▶ **WHAT YOU WILL DO**
1 – Translate into Spanish the sentence "The days ahead would mean a return to work." from the September piece below.
2 – Carry on the September piece below from its last sentence, in the same voice.

▶ **TEXT PROVIDED**
┄┄┄┄┄┄┄┄┄┄
OH….SEPTEMBER … Such a cause for melancholy. Even though it is six years since the end of August, for me, meant one terrible truth. The days ahead would mean a return to work. A return to the classroom. A return to hour upon hour of dreadful, pointless and unproductive staff meetings. A return to the sight of six hundred – well maybe twenty or thirty – shining young faces turned in my direction, desperate to hear my wise words, to share my hard-earned wisdom, to rejoice in a mutual love of learning. (Spot the bare-faced lie or three)
OH….SEPTEMBER … even though I am retired your first dawns still bring a little shiver of fear, but then I roll over in bed, hug my Teddy, and lapse into a smug sleep, safe in the knowledge that I am no longer responsible for shaping the lives of Britain’s future leaders, scientists, composers, authors and philosophers. Nor the lives of apprentice muggers, drug dealers, drunk drivers, sex pests, wife beaters and Jeremy Kyle guests.
OH….SEPTEMBER … thank you for new books, new plots, new writers and the prospect of afternoons spent feet up on the sofa, worlds away from the beige mundanities of small town Cambridgeshire, transported to the world of murder, deception, intrigue and violence. New books, then.
┄┄┄┄┄┄┄┄┄┄
▶ **SOURCE MATERIAL**
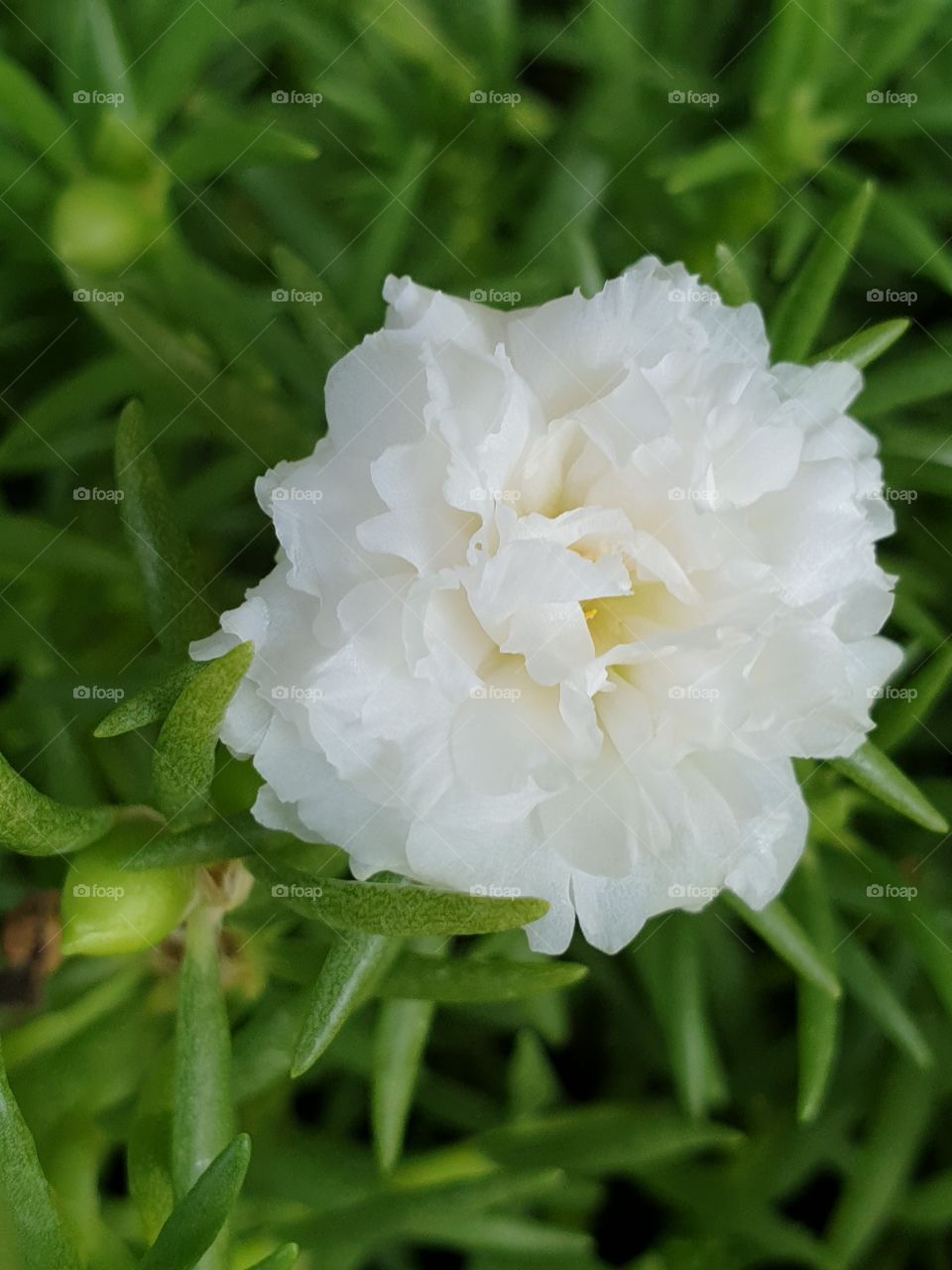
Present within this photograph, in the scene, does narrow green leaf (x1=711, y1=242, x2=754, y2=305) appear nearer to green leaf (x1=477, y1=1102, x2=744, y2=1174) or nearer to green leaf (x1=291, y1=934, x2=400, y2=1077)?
green leaf (x1=291, y1=934, x2=400, y2=1077)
┄┄┄┄┄┄┄┄┄┄
▶ **ANSWERS FOR THE EXERCISE**
1 – Los días venideros significarían un regreso al trabajo.

2 –
Renée Knight worked for the BBC directing arts documentaries before beginning her writing career. She has written television and film scripts for the BBC, Channel Four and Capital Films. Her first screenplay, Mother’s Day, made it onto the 2010 Brit List of best unproduced scripts of that year.
Her first novel, Disclaimer, was published by Transworld in 2015, and she is currently adapting for the screen for Fox Searchlight. Renée lives in London with her husband and two children.
Her new novel, The Secretary, is a psychological thriller based around the concept of someone who is largely ignored and taken for granted, but is always there listening, making mental notes of indiscretions, weaknesses and fallibility. What if that someone, Christine Butcher for example, is pushed to her limit and needs to strike out? Her knowledge and little book of secrets may well prove to be fatally powerful. The Secretary is published by Doubleday, and will be out in early 2019.

What Falls Between The Cracks is the first published novel from Robert Scragg.He is a northerner born and bred, and has had a random mix of jobs to date, including bookseller, pizza deliverer, Karate instructor, and Football Coach. He originally intended to join the legal profession, but after getting his degree, ended up with a job in Telecoms.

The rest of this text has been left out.